Sometimes when one biological parent gets married (or remarried), it is in the child's best interest for the new spouse to adopt the child by doing a Stepparent Adoption. Often times the other biological parent has had little involvement in the child's life, and does not pay child support (or is in arrears). In the typical step-parent adoption case, the step-parent is eager to take responsibility for parenting the child, and the uninvolved biological parent is eager to shed responsibility for the child. Some stepparent adoptions, however, result in contested litigation because the uninvolved biological parent does not wish to relinquish his or her parental rights.
Adult adoptions are when one adult adopts another adult. Usually it is for one of the following reasons: 1) A foster child, or step-child, may wish to be adopted because of a close relationship. 2) An adult adoptee may choose to be adopted by a biological parent after learning their identity. 3) A way to create inheritance rights.
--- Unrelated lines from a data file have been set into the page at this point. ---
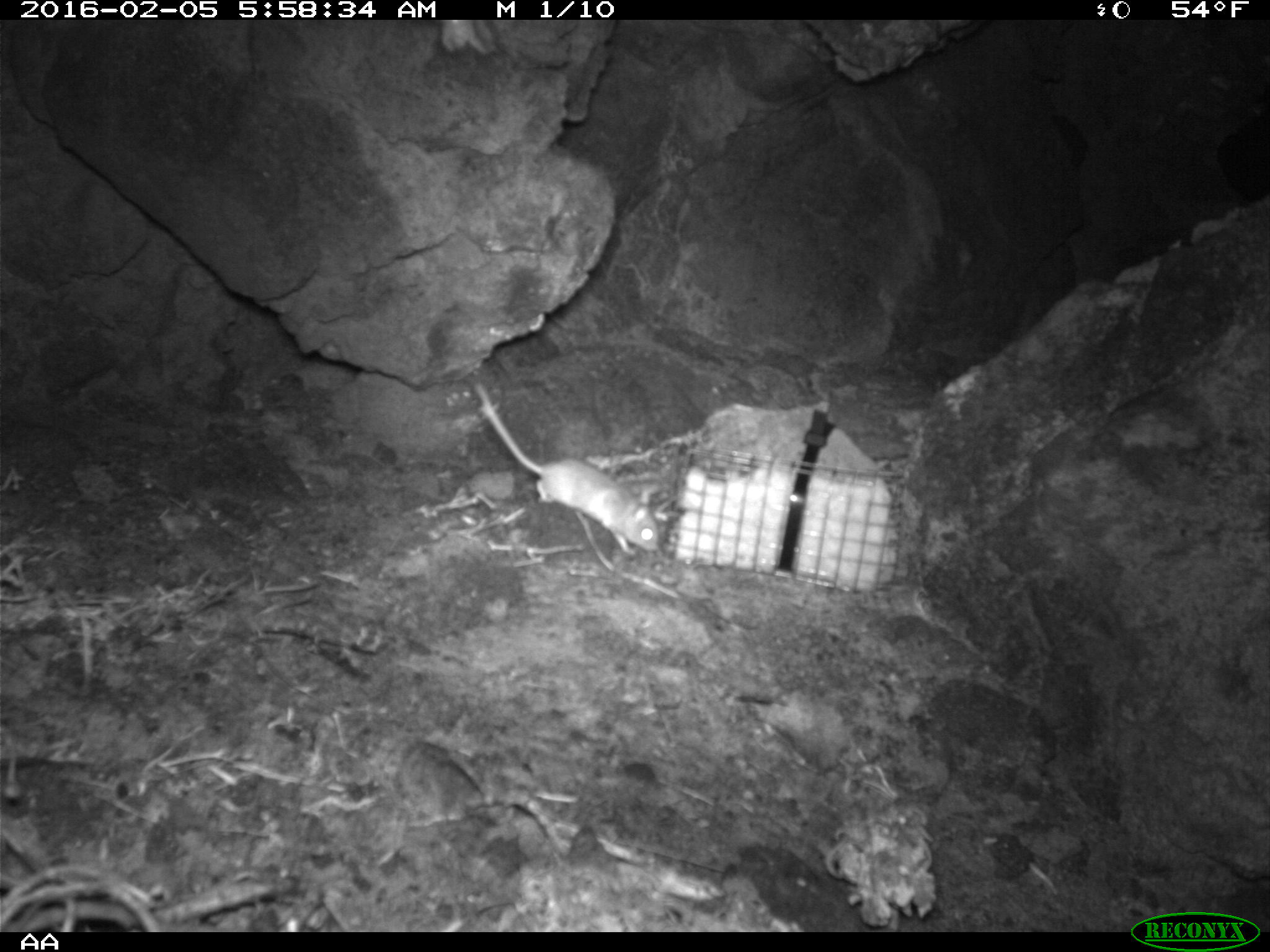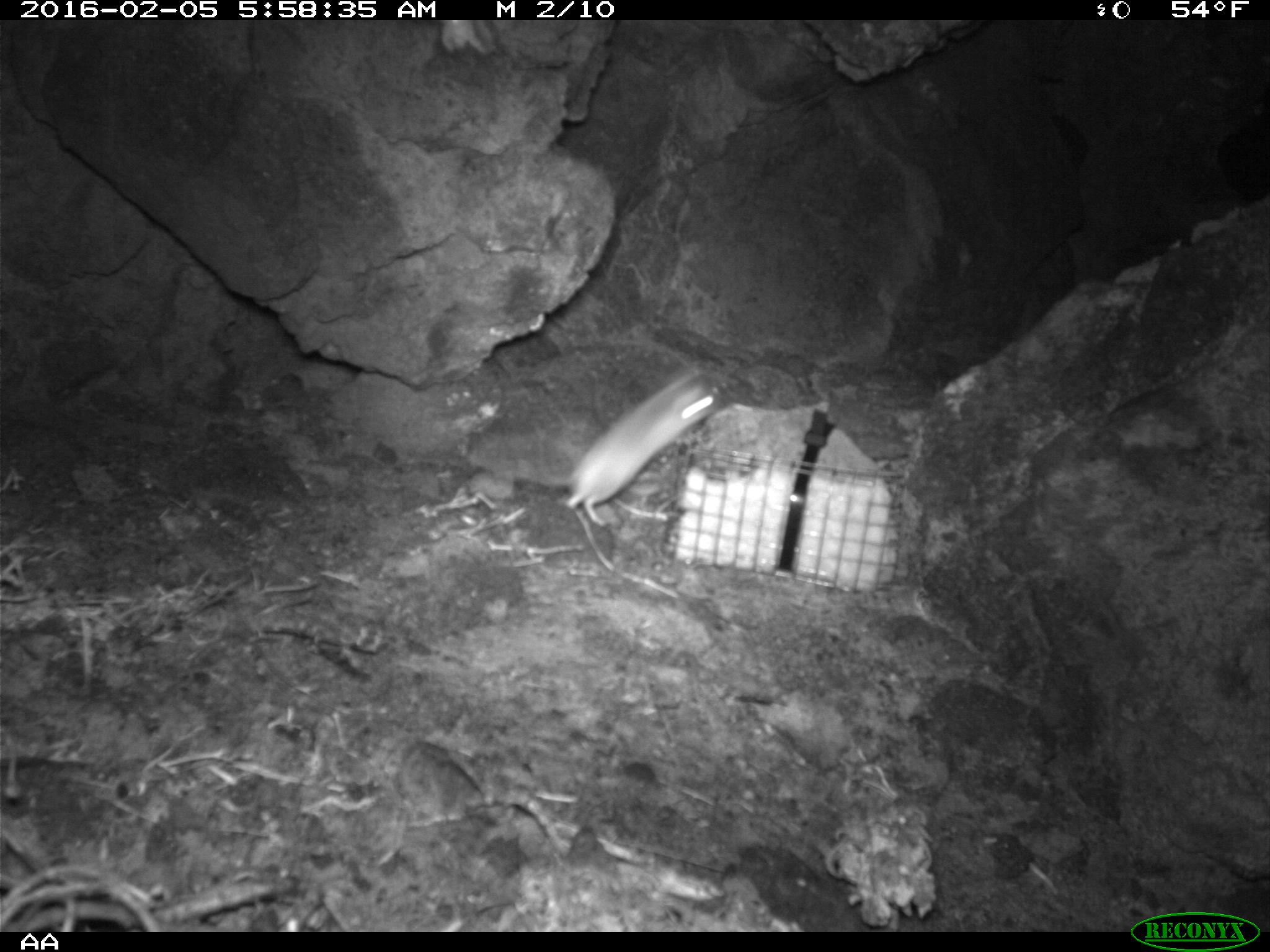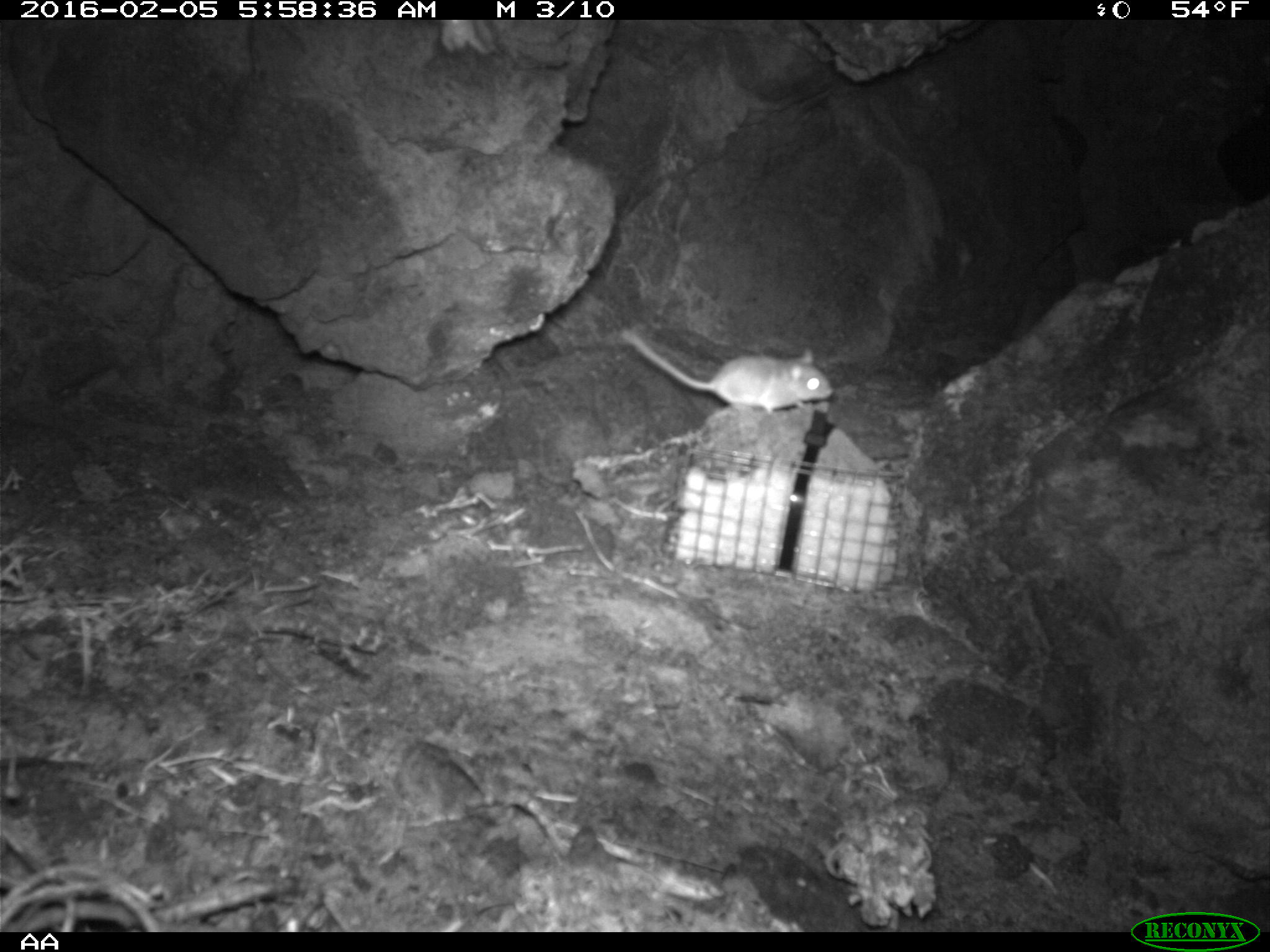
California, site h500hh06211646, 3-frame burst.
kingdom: Animalia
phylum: Chordata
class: Mammalia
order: Rodentia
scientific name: Rodentia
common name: rodent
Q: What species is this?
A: Rodent (Rodentia).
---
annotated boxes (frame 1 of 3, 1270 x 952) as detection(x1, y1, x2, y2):
rodent: detection(471, 380, 661, 552)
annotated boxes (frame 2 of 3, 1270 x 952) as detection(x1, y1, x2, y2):
rodent: detection(561, 366, 725, 531)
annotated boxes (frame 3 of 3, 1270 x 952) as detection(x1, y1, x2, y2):
rodent: detection(618, 328, 834, 415)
In a private independent adoption, the birth parent(s) and the adoptive parents, agree to the adoption. If the adoption concerns an unborn child, the adoptive parents often have contact with the birth parents prior to birth. The adoptive parents may also have the opportunity to be involved with the pregnacy, and sometimes be present for the birth. In fact, building a relationship with the birth parents is an important part of the adoption process because it builds trust and confidence in the adoptive parents paving the way for the adoption to occur as planned. Upon birth, the adoptive child is placed in the care of the adoptive parents.
If a child was adopted outside of the United States, it may be necessary to re-adopt the child in your home state, as it may be a requirement of the international adoption agency. Other times certain countries only grant guardianship of the child, so an adoption is required to finalize the adoption. Nonetheless, it should be done to protect your legal rights to the child.